La commission note que la loi no 225-Z du 12 décembre 2022 sur les associations d’employeurs entrera en vigueur le 16 décembre 2023. La commission note que la loi prévoit la notion de «confédération des employeurs de la République du Bélarus», définie comme l’organisation d’employeurs la plus représentative. La commission observe que deux organisations d’employeurs sont actuellement membres du Conseil tripartite et signataires de l’Accord général. La commission prie le gouvernement d’indiquer les effets de la certification d’une organisation d’employeurs en tant que confédération en vertu de la loi sur la composition du Conseil tripartite.

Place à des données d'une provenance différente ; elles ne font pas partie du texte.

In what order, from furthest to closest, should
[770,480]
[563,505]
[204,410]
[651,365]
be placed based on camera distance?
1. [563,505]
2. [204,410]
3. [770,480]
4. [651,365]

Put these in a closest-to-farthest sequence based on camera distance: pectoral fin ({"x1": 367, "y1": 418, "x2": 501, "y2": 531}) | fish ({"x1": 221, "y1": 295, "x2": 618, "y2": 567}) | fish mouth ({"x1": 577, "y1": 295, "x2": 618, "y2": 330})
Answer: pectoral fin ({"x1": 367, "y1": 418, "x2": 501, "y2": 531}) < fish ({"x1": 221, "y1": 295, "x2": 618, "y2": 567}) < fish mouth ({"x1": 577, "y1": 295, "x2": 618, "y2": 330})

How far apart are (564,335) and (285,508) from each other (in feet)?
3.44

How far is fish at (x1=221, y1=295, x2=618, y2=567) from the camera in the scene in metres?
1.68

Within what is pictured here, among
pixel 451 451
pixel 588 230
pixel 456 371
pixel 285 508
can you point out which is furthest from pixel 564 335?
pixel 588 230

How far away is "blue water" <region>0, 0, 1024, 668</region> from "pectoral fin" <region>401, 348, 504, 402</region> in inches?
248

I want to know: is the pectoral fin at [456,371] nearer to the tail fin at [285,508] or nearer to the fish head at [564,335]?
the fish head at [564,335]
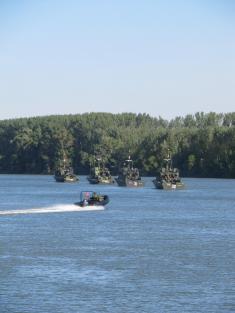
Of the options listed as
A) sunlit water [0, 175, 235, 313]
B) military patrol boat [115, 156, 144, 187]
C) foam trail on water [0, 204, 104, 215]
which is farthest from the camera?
military patrol boat [115, 156, 144, 187]

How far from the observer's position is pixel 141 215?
3546 inches

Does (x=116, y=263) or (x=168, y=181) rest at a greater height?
(x=168, y=181)

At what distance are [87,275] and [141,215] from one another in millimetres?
43113

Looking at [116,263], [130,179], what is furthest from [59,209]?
[130,179]

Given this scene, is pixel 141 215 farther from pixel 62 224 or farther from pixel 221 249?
pixel 221 249

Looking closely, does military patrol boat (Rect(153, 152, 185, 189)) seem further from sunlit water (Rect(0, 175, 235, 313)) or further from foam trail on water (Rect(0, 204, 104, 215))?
sunlit water (Rect(0, 175, 235, 313))

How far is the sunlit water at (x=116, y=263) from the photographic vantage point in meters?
40.8

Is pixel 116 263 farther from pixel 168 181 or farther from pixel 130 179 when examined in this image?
pixel 130 179

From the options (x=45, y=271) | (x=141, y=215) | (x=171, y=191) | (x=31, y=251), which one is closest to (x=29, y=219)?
(x=141, y=215)

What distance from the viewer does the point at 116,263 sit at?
51344 mm

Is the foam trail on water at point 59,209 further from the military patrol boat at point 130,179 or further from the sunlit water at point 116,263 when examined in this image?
the military patrol boat at point 130,179

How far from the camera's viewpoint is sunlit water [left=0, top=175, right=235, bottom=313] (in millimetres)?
40844

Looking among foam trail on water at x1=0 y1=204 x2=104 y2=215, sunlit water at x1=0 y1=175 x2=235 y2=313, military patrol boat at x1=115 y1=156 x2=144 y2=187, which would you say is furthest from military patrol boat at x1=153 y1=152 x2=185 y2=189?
sunlit water at x1=0 y1=175 x2=235 y2=313

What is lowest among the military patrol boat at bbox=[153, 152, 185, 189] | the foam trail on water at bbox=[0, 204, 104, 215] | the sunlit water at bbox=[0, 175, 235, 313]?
the sunlit water at bbox=[0, 175, 235, 313]
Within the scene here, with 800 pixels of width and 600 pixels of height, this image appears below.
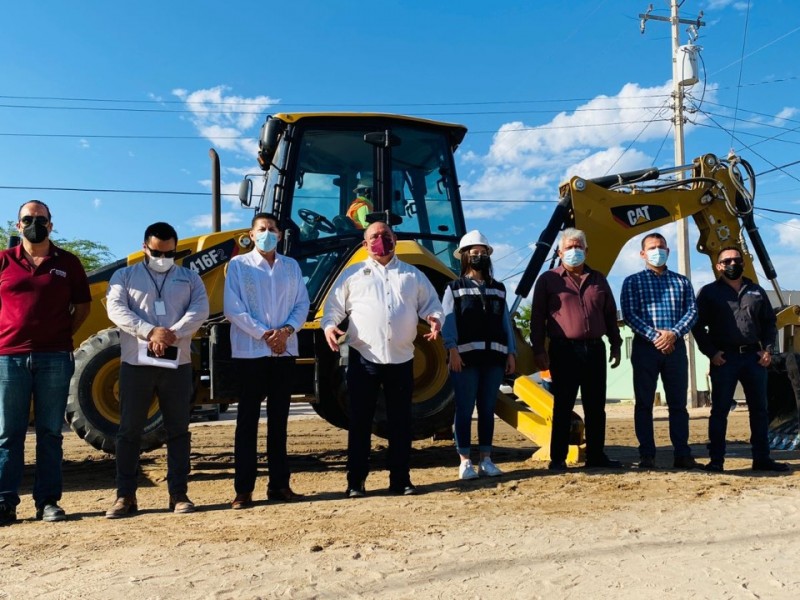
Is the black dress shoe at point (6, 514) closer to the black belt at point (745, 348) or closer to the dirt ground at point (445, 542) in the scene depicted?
the dirt ground at point (445, 542)

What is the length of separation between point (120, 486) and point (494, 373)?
2.63 metres

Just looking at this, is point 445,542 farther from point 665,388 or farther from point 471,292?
point 665,388

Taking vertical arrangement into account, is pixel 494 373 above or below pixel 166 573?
above

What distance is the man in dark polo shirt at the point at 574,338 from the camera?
18.5 ft

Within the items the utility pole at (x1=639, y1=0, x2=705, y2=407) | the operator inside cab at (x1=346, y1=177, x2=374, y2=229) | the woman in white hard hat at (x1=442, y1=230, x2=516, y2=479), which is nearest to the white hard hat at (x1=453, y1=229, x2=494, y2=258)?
the woman in white hard hat at (x1=442, y1=230, x2=516, y2=479)

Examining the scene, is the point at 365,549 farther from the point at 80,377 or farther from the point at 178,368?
the point at 80,377

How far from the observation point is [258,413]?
477 cm

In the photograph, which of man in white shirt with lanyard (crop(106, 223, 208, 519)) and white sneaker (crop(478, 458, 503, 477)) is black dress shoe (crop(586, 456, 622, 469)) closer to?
white sneaker (crop(478, 458, 503, 477))

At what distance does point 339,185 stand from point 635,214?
114 inches

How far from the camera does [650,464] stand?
19.0ft

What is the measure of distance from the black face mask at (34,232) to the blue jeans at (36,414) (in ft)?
2.22

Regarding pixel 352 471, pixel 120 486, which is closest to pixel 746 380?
pixel 352 471

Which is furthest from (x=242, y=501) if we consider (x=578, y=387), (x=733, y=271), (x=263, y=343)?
(x=733, y=271)

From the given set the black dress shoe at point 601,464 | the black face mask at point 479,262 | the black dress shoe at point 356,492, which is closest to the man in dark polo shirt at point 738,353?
the black dress shoe at point 601,464
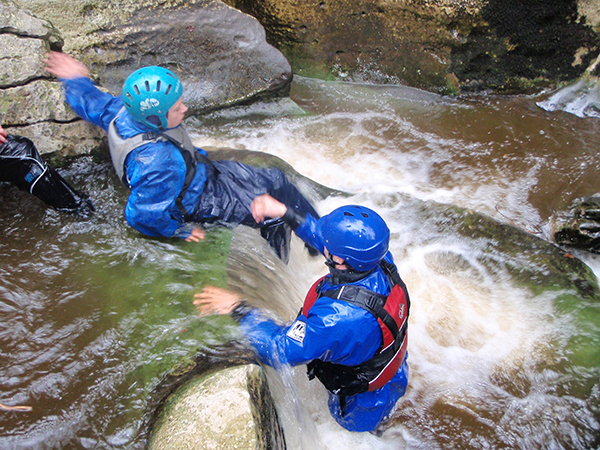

La commission déplore l’absence totale de progrès dans la mise en œuvre des recommandations de la commission d’enquête de 2004 et dans le traitement des recommandations en suspens des organes de contrôle de l’OIT, ainsi que la détérioration continue de la liberté syndicale dans le pays. La commission prie à nouveau instamment le gouvernement de s’engager auprès de l’OIT en vue de mettre en œuvre sans plus tarder toutes les recommandations en suspens des organes de contrôle de l’OIT.
La commission note que, dans sa résolution, la Conférence internationale du travail a décidé de consacrer, lors de ses futures sessions, une séance spéciale de la Commission de l’application des normes à l’examen de l’application, par le gouvernement, de la convention et de la mise en œuvre des recommandations de la commission d’enquête, tant qu’il ne sera pas avéré que le gouvernement s’est acquitté de ses obligations.